In [22]:
import tensorflow
from tensorflow.keras.datasets import mnist
from tensorflow.keras.models import Sequential
from tensorflow.keras.layers import Dense, Dropout, Conv2D, MaxPooling2D, Flatten
from tensorflow.keras.optimizers import RMSprop

# Loading training data
(mnist_train_images, mnist_train_labels), (mnist_test_images, mnist_test_labels) = mnist.load_data()

from tensorflow.keras import backend as K

# reshaping the raw data into 28x28x1. This is a 28x28 image with 1 color channel
if K.image_data_format() == 'channels_first':
    train_images = mnist_train_images.reshape(mnist_train_images.shape[0], 1, 28, 28)
    test_images = mnist_test_images.reshape(mnist_test_images.shape[0], 1, 28, 28)
    input_shape = (1, 28, 28)
else:
    train_images = mnist_train_images.reshape(mnist_train_images.shape[0], 28, 28, 1)
    test_images = mnist_test_images.reshape(mnist_test_images.shape[0], 28, 28, 1)
    input_shape = (28, 28, 1)
    
train_images = train_images.astype('float32')
test_images = test_images.astype('float32')
train_images /= 255
test_images /= 255

# Converting the labels to one-shot format once again.
train_labels = tensorflow.keras.utils.to_categorical(mnist_train_labels, 10)
test_labels = tensorflow.keras.utils.to_categorical(mnist_test_labels, 10)

def display_sample(num):
    #Print the one-hot array of this sample's label ex: [1. 0. 0. 0. ...]
    print(train_labels[num])  
    #Converting one hot to its int representation for output
    label = train_labels[num].argmax(axis=0)
    #Reshape the 768 values to a 28x28x1 image
    image = train_images[num].reshape([28,28])
    # Outputting title and label
    plt.title('Sample: %d  Label: %d' % (num, label))
    plt.imshow(image, cmap=plt.get_cmap('gray_r'))
    plt.show()

In [23]:
# Creation of the model #

model = Sequential()
# 32 windows in the 2D convolution of 3x3 each
model.add(Conv2D(32, kernel_size=(3, 3),
                 activation='relu',
                 input_shape=input_shape))
# 64 3x3 kernels for input into the 2d convolution
model.add(Conv2D(64, (3, 3), activation='relu'))
# Reduce by taking the max of each 2x2 block, making the results more managable - speed++
model.add(MaxPooling2D(pool_size=(2, 2)))
# Dropout to avoid overfitting
model.add(Dropout(0.25))
# Flatten the results to one dimension for passing into our final layer
model.add(Flatten())
# A hidden layer to learn with
model.add(Dense(128, activation='relu'))
# Another dropout
model.add(Dropout(0.5))
# Final categorization from 0-9 with softmax
model.add(Dense(10, activation='softmax'))

# Compiling model with categorical crossent as this is a multiple classification problem
model.compile(loss='categorical_crossentropy',
              optimizer='adam',
              metrics=['accuracy'])

# Training the model in batches of 32 through 10 epochs.
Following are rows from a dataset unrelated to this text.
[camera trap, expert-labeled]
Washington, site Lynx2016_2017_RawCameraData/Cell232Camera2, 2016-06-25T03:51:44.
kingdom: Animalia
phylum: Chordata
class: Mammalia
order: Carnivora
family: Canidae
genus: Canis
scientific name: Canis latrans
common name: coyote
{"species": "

This may take a long time so please consider before compiling
history = model.fit(train_images, train_labels,
                    batch_size=32,
                    epochs=10,
                    verbose=2,
                    validation_data=(test_images, test_labels))

Instructions for updating:
Please use `rate` instead of `keep_prob`. Rate should be set to `rate = 1 - keep_prob`.
Train on 60000 samples, validate on 10000 samples
Instructions for updating:
Use tf.cast instead.
Epoch 1/10
 - 123s - loss: 0.1964 - acc: 0.9407 - val_loss: 0.0462 - val_acc: 0.9851
Epoch 2/10
 - 126s - loss: 0.0854 - acc: 0.9751 - val_loss: 0.0460 - val_acc: 0.9854
Epoch 3/10
 - 131s - loss: 0.0660 - acc: 0.9802 - val_loss: 0.0345 - val_acc: 0.9883
Epoch 4/10
 - 129s - loss: 0.0532 - acc: 0.9840 - val_loss: 0.0315 - val_acc: 0.9900
Epoch 5/10
 - 120s - loss: 0.0431 - acc: 0.9868 - val_loss: 0.0322 - val_acc: 0.9894
Epoch 6/10
 - 125s - loss: 0.0398 - acc: 0.9876 - val_loss: 0.0274 - val_acc: 0.9926
Epoch 7/10
 - 125s - loss: 0.0359 - acc: 0.9886 - val_loss: 0.0325 - val_acc: 0.9904
Epoch 8/10
 - 141s - loss: 0.0306 - acc: 0.9906 - val_loss: 0.0295 - val_acc: 0.9918
Epoch 9/10
 - 140s - loss: 0.0280 - acc: 0.9909 - val_loss: 0.0317 - val_acc: 0.9916
Epoch 10/10
 - 117s - 

As demonstrated above, this model beats out the ~98 accuracy of the ANN version but takes substantially longer to train!
On my i5 6500k, this model took ~25 minutes to train.